I've been reading/studying E F Shumacher's A Guide for the Perplexed, a philosophical book about the nature of knowledge and our capacity for understanding the world, especially in relation to "higher" and "lower" processes of humanity, (IE, prayer or meditation vs hunger or fear) and I'm hoping a Buddhist perspective can help me to understand one aspect of it better. In it, he refers to self-awareness as the level of human existence that is activated or discovered by mindfulness-meditation, by dismissing the thoughts that come from the level of consciousness. He says that self-awareness produces insights rather than thoughts. Shumacher was a Catholic at the time of writing this, but I understand that he studied and was influenced heavily by Buddhism, and I believe that is where his ideas about thought come from. I am not a Buddhist, though I have tried meditation. An idea that I have struggled with in all of this is the definition of thought. I have always considered the processes by which one would analyze or dismiss a thought to also be thinking. I would consider an insight to be a type of thought, not something higher than a thought. I am now struggling to understand whether I simply have too broad of a definition for thought, or am simply so philosophically-challenged that I have never experienced this process-above-thought discussed by Shumacher and Buddhism. Can you help me understand what the Buddhist definition of a "thought" is? Do you have a different word for the process by which one would dismiss a thought or analyze a thought while meditating? Everything beyond this point is my own speculation on the subject, for clarity or analysis. If you already understand my problem or misunderstanding, feel free to skip it.

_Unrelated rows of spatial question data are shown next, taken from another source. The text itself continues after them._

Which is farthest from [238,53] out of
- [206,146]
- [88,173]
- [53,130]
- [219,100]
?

I have wondered if Freud's ego and super-ego may shed light on this. I would say that "thought" is the word used to describe the processes of both the ego and super-ego, but I wonder if Shumacher and Buddhism would consider "thought" to be what the ego does, and perhaps have a different word for the processes of the super-ego.
I have also imagined, as Shumacher does in his book, the human being as a programmer and computer. (The programmer being the self and the computer being the human brain) The human computer carries out all the day-to-day activities we do without higher thought, while the human programmer directs the computer and programs it so that it behaves as desired. In this analogy, I would consider all communication between the "computer" and "programmer" to be thought, but I wonder if Shumacher and Buddhism considers thought to be information passed from the computer to the programmer, while directions passed from the programmer to the computer is something else.
I have included the translation tag, as I suspect my answer may largely pivot on the translation of the word "thought" from Buddhist texts into English, and whether there is a more thorough translation of it that could explain this.